→ PROBLEM: From the line with "common name: thomson's gazelle" onward, reproduce each line of the entries exactly, ending at the last one, and add nothing.

→ Collected data entries:
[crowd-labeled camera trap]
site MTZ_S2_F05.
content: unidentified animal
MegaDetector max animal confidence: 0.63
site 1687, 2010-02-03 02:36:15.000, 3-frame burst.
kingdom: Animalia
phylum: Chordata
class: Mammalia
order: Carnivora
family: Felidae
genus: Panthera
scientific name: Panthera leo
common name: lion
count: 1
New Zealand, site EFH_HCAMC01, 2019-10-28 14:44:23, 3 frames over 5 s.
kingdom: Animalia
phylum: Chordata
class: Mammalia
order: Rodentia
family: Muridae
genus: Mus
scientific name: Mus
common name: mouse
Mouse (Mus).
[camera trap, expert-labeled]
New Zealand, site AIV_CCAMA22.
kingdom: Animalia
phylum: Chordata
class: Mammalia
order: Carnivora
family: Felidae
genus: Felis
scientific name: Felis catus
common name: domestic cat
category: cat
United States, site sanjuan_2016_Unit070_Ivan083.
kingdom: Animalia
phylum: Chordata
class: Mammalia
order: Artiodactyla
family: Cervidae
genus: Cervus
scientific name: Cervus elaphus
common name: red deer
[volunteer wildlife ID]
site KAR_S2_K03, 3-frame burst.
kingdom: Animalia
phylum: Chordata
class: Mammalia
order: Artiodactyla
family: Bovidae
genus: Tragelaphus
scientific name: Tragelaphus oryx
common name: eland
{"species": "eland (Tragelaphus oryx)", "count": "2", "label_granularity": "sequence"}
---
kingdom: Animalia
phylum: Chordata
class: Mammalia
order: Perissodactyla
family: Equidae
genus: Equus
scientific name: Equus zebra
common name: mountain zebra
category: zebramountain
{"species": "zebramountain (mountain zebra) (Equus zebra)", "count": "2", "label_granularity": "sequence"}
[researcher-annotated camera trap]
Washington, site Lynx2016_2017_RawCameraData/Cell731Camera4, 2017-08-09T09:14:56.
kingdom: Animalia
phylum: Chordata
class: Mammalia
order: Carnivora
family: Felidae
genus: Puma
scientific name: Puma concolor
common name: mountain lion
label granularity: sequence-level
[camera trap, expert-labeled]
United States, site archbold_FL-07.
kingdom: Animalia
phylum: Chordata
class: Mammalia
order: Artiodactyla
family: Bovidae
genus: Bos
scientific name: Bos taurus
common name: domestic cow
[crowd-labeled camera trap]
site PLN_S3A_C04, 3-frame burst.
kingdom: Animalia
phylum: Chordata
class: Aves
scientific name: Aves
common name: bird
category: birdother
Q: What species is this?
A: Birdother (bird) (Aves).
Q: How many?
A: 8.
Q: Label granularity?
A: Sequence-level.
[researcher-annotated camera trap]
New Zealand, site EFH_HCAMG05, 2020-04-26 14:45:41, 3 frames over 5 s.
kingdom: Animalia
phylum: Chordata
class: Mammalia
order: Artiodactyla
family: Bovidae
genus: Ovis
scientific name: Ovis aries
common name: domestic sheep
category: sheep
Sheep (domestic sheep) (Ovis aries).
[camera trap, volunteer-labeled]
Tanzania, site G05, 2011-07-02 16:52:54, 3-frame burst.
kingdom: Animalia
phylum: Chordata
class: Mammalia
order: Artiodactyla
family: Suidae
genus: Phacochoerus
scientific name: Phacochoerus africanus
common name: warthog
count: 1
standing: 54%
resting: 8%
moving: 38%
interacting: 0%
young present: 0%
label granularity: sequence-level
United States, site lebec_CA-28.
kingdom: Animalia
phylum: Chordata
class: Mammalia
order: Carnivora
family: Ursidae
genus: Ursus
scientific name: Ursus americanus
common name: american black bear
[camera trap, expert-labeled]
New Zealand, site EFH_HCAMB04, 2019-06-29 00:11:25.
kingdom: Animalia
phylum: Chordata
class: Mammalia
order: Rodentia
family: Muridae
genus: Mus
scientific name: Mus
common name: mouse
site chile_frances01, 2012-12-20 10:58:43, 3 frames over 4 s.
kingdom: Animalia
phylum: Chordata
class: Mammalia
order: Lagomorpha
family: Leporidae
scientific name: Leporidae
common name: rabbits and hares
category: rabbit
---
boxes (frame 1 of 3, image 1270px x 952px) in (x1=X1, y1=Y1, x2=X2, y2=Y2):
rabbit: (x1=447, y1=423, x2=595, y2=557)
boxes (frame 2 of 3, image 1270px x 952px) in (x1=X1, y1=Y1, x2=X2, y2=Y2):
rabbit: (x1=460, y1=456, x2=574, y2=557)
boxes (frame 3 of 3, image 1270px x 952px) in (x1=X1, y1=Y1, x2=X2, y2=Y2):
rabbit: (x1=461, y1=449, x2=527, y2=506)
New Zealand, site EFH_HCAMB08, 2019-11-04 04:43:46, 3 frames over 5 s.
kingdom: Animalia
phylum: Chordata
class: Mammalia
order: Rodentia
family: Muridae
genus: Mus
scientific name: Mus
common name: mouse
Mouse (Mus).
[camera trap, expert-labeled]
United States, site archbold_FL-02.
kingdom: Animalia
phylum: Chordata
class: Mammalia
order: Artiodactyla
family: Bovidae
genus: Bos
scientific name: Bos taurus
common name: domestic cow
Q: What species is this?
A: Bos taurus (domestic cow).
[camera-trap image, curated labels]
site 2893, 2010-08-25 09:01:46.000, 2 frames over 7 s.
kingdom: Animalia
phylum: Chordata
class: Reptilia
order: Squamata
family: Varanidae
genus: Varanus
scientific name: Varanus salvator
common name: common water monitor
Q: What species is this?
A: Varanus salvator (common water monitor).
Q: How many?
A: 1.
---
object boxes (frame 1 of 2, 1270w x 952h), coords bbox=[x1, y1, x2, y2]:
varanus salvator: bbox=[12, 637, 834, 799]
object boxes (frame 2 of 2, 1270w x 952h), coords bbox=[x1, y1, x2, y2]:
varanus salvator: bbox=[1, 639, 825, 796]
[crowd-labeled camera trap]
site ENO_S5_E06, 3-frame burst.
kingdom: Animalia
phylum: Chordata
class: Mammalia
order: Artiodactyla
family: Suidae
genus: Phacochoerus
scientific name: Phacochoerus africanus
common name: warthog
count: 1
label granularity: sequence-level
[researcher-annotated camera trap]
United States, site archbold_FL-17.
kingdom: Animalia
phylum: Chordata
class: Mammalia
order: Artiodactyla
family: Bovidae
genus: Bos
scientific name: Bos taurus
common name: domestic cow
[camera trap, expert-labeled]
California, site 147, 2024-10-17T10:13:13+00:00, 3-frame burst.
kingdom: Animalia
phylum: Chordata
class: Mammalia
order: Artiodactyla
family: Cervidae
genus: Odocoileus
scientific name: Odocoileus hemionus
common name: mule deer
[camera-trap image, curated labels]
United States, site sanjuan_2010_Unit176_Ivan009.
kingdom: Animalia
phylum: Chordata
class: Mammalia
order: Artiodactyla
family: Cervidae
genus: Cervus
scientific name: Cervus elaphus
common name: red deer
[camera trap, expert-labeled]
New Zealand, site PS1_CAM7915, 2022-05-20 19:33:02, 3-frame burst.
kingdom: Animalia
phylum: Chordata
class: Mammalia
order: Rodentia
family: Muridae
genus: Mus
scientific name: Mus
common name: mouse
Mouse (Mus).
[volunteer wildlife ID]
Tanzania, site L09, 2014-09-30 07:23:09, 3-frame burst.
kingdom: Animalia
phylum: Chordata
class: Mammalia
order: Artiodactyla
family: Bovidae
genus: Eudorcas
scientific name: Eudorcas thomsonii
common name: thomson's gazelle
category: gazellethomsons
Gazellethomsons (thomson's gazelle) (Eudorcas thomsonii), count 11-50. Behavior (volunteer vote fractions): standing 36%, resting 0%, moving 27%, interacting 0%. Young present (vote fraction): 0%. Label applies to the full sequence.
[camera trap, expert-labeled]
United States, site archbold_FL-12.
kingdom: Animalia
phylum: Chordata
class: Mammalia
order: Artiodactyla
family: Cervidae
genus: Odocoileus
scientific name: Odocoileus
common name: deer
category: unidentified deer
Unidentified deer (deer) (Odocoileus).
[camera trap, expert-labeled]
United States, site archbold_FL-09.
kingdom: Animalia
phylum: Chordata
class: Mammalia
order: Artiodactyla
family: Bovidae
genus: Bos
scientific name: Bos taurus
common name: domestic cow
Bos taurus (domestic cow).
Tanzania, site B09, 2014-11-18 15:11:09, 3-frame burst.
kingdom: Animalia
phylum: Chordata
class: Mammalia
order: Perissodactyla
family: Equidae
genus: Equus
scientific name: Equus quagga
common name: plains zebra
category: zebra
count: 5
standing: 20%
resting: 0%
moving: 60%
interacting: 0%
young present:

→ SOLUTION TO THE EXERCISE:
common name: thomson's gazelle
category: gazellethomsons
Gazellethomsons (thomson's gazelle) (Eudorcas thomsonii), count 11-50. Behavior (volunteer vote fractions): standing 36%, resting 0%, moving 27%, interacting 0%. Young present (vote fraction): 0%. Label applies to the full sequence.
[camera trap, expert-labeled]
United States, site archbold_FL-12.
kingdom: Animalia
phylum: Chordata
class: Mammalia
order: Artiodactyla
family: Cervidae
genus: Odocoileus
scientific name: Odocoileus
common name: deer
category: unidentified deer
Unidentified deer (deer) (Odocoileus).
[camera trap, expert-labeled]
United States, site archbold_FL-09.
kingdom: Animalia
phylum: Chordata
class: Mammalia
order: Artiodactyla
family: Bovidae
genus: Bos
scientific name: Bos taurus
common name: domestic cow
Bos taurus (domestic cow).
Tanzania, site B09, 2014-11-18 15:11:09, 3-frame burst.
kingdom: Animalia
phylum: Chordata
class: Mammalia
order: Perissodactyla
family: Equidae
genus: Equus
scientific name: Equus quagga
common name: plains zebra
category: zebra
count: 5
standing: 20%
resting: 0%
moving: 60%
interacting: 0%
young present:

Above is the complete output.